State Rep. Mary Isaacson, another Philadelphia Democrat, saw her lead grow from 100 votes Tuesday to 400 votes Wednesday. Vanessa McGrath, one of Isaacson’s three challengers, trailed by about 155 votes Wednesday. McGrath said her campaign is still waiting on results of about 10,000 mail ballots. Still, she was getting condolences from people who assumed the results were final.

“I’ve been inundated with ‘sorry you lost’ messages,” McGrath said.

In the statewide Democratic primary for auditor general, Pittsburgh controller Michael Lamb and Ahmad, a former Philadelphia deputy mayor, were leading the pack. Ahmad said she’s waiting on mail ballots to be counted — especially in Southeastern Pennsylvania.

At the Philadelphia Board of Elections office on Spring Garden Street, elections officials sifted through stacks of mail ballots, including several boxes filled to the brim that came in the day after the election.

Mail ballots take much longer to count than in-person votes. Physical voting machines keep track of votes as they are cast and spit out a summary at the end of the night. But mail ballots require opening two different envelopes and then scanning the paper ballots inside. And some ballots need to be counted by hand, because of voter error or problems with scanners.

In Bucks County, where workers estimated they will complete their count late Friday or early Saturday, Commissioner Gene DiGirolamo worried about how a similar wait for results would play out in the presidential race in November.

“We’re used to getting election results on the day of the election and knowing who the winners and the losers are,” DiGirolamo, a Republican, said during a news conference Thursday. “And this is not a problem that’s unique to Bucks County.”

He said he hoped to work with state lawmakers to allow ballots that arrive before an election day to be opened and counted sooner to speed up the process.

“We don’t want to be in November waiting until Friday or Saturday or Sunday, waiting to see who the winner of the presidential election is,” he said.

Christine Reuther, a Delaware County councilwoman, said late last month that “it would be unreasonable for people to expect [full] results” from her county before Saturday.

Daniel F. McElhatton, a Democratic political consultant in Philadelphia who worked on his father’s City Council race in 1991 — a race that came down to 17 votes — is no stranger to waiting.
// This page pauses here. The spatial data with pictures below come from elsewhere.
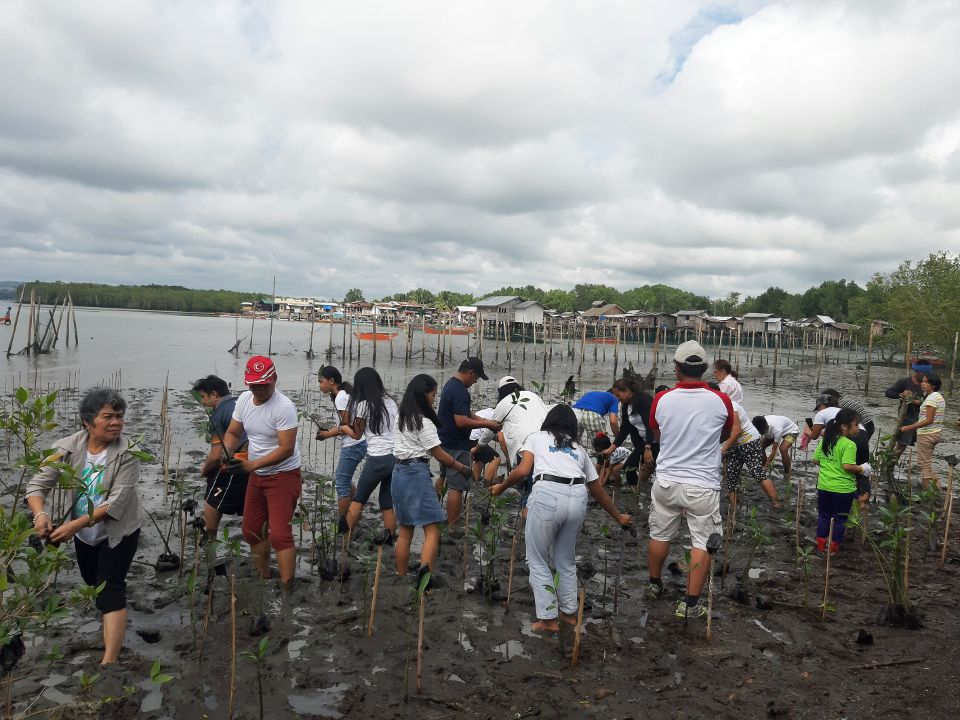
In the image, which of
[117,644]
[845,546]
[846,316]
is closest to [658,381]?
[845,546]

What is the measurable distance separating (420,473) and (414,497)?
19cm

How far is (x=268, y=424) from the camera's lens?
4348mm

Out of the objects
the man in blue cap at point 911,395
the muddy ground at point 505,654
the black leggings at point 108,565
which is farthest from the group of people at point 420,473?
the man in blue cap at point 911,395

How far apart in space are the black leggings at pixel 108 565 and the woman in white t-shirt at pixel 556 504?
237 centimetres

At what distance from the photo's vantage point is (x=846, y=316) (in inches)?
3238

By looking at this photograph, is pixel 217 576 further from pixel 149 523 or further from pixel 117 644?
pixel 149 523

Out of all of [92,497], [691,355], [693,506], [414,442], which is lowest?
[693,506]

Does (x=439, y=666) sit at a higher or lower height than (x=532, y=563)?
lower

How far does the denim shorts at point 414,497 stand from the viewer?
4.59 meters

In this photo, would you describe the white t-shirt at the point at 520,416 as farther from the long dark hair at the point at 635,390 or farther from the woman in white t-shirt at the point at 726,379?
the woman in white t-shirt at the point at 726,379

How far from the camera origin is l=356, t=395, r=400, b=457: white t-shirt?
503 cm

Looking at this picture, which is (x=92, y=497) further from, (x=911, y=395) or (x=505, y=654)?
(x=911, y=395)

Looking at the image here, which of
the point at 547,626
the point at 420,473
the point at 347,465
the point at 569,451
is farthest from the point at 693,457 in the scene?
the point at 347,465

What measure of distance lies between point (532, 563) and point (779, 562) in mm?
3226
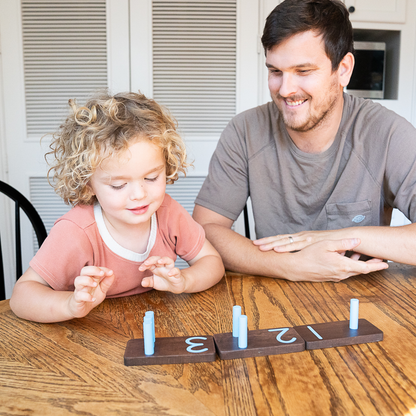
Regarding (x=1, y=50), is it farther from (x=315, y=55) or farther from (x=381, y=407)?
(x=381, y=407)

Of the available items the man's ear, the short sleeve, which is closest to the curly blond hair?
the short sleeve

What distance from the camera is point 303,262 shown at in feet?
3.56

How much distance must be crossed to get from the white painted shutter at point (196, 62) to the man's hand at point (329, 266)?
1515 millimetres

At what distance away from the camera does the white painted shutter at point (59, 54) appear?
2324mm

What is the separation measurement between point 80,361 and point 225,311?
32 centimetres

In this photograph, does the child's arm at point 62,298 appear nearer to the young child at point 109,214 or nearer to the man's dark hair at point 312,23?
the young child at point 109,214

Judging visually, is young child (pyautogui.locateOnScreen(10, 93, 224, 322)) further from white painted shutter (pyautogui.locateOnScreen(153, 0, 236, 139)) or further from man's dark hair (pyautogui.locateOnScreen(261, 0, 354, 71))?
white painted shutter (pyautogui.locateOnScreen(153, 0, 236, 139))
It took weeks for the courts to rule on challenges from both sides. But McElhatton said that felt different, since he knew the election was close and there was a defined process.

Given President Donald Trump’s false claims that mail balloting is rife with fraud, McElhatton worried about a presidential election that hangs on votes counted days later.

“This is the terrifying part: If this is what’s going to happen now, in a state Senate race, in terms of uncertainty, what the heck is going to happen in November if there’s this uncertainty and all these people are voting by mail?” McElhatton said. “I can’t imagine you could wait for Pennsylvania to be called in a week or 10 days. ... It plays into the narrative of rigging an election if you can’t get it called quickly enough.”

-Staff writer Jonathan Tamari contributed to this article.